[KV Cache] fix per channel shape

evian · evian · commit a8faf8dce72f · 2025-08-04T22:08:15.000+08:00
Signed-off-by: evian &lt;eviantai@u.nus.edu&gt;
diff --git a/src/llmcompressor/modifiers/quantization/cache.py b/src/llmcompressor/modifiers/quantization/cache.py
@@ -94,7 +94,8 @@ def update(
             _pad_and_append_at_idx_(self.k_observers, layer_idx, k_observer)
             _pad_and_append_at_idx_(self.v_observers, layer_idx, v_observer)
 
-        if key_states.dim() == 4:
+        kv_states_dim = key_states.dim()
+        if kv_states_dim == 4:
             # reshape for per channel scenario
             num_heads = key_states.shape[1]
             head_dim = key_states.shape[-1]
@@ -115,7 +116,7 @@ def update(
             q_value_states, KVCacheScaleType.VALUE, layer_idx
         )
 
-        if key_states.dim() == 4:
+        if kv_states_dim == 4:
             # reshape for per channel scenario
             # from [batch_size, seq_len - residual_length, num_heads * head_dim]
             # to [batch_size, num_heads, seq_len - residual_length, head_dim]
diff --git a/src/llmcompressor/modifiers/quantization/calibration.py b/src/llmcompressor/modifiers/quantization/calibration.py
@@ -256,6 +256,9 @@ def calibrate_kv_cache_output_hook(module: Module, _args: Any, _output: torch.Te
     kv_cache = getattr(module, "kv_cache")
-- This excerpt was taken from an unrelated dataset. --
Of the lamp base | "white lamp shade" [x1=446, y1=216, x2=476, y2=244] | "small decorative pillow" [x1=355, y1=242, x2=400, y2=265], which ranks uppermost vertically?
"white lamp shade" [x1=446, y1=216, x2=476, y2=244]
     k_scale = kv_cache.k_scales[module.layer_idx]
     v_scale = kv_cache.v_scales[module.layer_idx]
+    if kv_cache.quantization_args.strategy == QuantizationStrategy.CHANNEL:
+        k_scale = k_scale.unsqueeze(-1)
+        v_scale = v_scale.unsqueeze(-1)
     update_parameter_data(module, k_scale, KVCacheScaleType.KEY.value)
     update_parameter_data(module, v_scale, KVCacheScaleType.VALUE.value)